*Page excerpt:*
--- START ---
Dereference_operator@reddit
to be honest I am not sure it's not gonna be like most windows admins where everything on MS side seem to be getting automated or ran in the cloud, MS future is pretty clear a tin client with all the management done in the cloud ... we will have nothing to do at some point except clicking next on some pretty webpage etc everything will be in Azure or automated with PS/AI/Cloud services etc
on the Linux side the way I see things is about the same with the Cloud except it's going to be more Amazon Linux now, Amazon linus they said online is the most distributed linux distro in the world and it's obvious so I think everything will be automated in containers, k8 clusters or some Amazon premade config scenario (IAC, iso's, containers, premade config scenario ansible whatever the company use)
so where we are going with all that ? on premise is going to be reduced to a all time low around the world except at the biggest of company (where most ppl wont work) and more and more of the operating system intricacies like low level management will become less and less important and popular (a bit like C++ programmer are today, there is still a lot but not compared to C#/Javascript it's becoming a niche language/fields) so the same will happen with managing operating system in low level details in my view and most kids who will get out of university will never touch on premise tech of today's, think of big storage clusters array and anything special a company use in their on premise datacenter they will go directly to the cloud with 0 knowledge of on premise most of the time and it will create a huge clusters fuck of problems in my view because what we are starting to see now is most company hate their big multi millions dollars cloud bills so on premise is coming back a little but not enough so it will be interesting to see nobody see the future but I hate how things are getting automated because it's not "true IT anymore" in way if you understand what I mean...
--- END ---
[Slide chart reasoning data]
--- START ---
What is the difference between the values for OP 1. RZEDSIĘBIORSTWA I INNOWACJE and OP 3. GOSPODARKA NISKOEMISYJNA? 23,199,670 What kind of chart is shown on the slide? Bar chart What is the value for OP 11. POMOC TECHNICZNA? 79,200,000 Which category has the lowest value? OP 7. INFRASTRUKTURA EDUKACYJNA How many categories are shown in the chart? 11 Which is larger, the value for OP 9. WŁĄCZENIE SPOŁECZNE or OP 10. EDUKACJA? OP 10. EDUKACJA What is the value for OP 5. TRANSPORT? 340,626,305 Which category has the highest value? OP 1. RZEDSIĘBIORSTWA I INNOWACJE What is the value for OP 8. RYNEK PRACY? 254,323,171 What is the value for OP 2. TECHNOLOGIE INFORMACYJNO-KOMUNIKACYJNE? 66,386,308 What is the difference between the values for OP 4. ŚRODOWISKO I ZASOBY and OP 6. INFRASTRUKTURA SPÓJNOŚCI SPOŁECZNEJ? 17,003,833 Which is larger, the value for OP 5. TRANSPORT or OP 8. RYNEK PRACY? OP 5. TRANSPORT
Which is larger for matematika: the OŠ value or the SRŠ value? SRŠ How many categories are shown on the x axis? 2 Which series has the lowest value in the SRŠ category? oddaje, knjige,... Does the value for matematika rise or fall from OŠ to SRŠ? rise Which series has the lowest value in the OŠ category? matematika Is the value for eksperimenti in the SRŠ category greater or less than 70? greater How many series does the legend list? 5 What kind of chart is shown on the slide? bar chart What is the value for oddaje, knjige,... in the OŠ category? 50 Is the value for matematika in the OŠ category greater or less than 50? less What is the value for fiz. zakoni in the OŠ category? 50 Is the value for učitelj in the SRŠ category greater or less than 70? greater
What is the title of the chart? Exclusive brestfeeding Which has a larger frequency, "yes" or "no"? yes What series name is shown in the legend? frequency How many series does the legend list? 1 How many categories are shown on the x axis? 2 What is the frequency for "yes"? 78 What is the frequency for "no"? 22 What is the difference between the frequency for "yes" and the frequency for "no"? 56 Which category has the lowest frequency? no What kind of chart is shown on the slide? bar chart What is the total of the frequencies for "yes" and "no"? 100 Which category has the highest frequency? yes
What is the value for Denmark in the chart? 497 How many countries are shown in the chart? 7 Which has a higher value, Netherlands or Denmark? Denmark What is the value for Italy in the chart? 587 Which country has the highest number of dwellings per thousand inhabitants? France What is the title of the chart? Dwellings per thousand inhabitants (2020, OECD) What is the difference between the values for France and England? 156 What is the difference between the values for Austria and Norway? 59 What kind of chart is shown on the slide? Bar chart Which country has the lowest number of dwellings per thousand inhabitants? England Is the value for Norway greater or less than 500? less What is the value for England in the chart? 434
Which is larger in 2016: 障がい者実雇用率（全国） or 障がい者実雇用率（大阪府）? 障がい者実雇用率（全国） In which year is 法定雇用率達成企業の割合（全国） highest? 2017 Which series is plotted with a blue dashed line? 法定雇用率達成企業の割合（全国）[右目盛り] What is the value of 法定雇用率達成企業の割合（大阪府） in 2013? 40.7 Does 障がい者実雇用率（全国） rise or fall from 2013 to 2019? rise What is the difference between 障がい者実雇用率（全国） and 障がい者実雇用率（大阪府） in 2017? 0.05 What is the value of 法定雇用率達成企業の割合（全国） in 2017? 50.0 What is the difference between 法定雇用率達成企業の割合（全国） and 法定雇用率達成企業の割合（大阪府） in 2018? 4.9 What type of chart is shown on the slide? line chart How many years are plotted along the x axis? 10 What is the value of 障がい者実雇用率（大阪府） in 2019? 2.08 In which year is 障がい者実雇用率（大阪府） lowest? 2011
--- END ---
*Task brief:*
Reproduce the entire Reddit comment on automation and the cloud above, word for word.

*Answer area:*
Dereference_operator@reddit
to be honest I am not sure it's not gonna be like most windows admins where everything on MS side seem to be getting automated or ran in the cloud, MS future is pretty clear a tin client with all the management done in the cloud ... we will have nothing to do at some point except clicking next on some pretty webpage etc everything will be in Azure or automated with PS/AI/Cloud services etc
on the Linux side the way I see things is about the same with the Cloud except it's going to be more Amazon Linux now, Amazon linus they said online is the most distributed linux distro in the world and it's obvious so I think everything will be automated in containers, k8 clusters or some Amazon premade config scenario (IAC, iso's, containers, premade config scenario ansible whatever the company use)
so where we are going with all that ? on premise is going to be reduced to a all time low around the world except at the biggest of company (where most ppl wont work) and more and more of the operating system intricacies like low level management will become less and less important and popular (a bit like C++ programmer are today, there is still a lot but not compared to C#/Javascript it's becoming a niche language/fields) so the same will happen with managing operating system in low level details in my view and most kids who will get out of university will never touch on premise tech of today's, think of big storage clusters array and anything special a company use in their on premise datacenter they will go directly to the cloud with 0 knowledge of on premise most of the time and it will create a huge clusters fuck of problems in my view because what we are starting to see now is most company hate their big multi millions dollars cloud bills so on premise is coming back a little but not enough so it will be interesting to see nobody see the future but I hate how things are getting automated because it's not "true IT anymore" in way if you understand what I mean...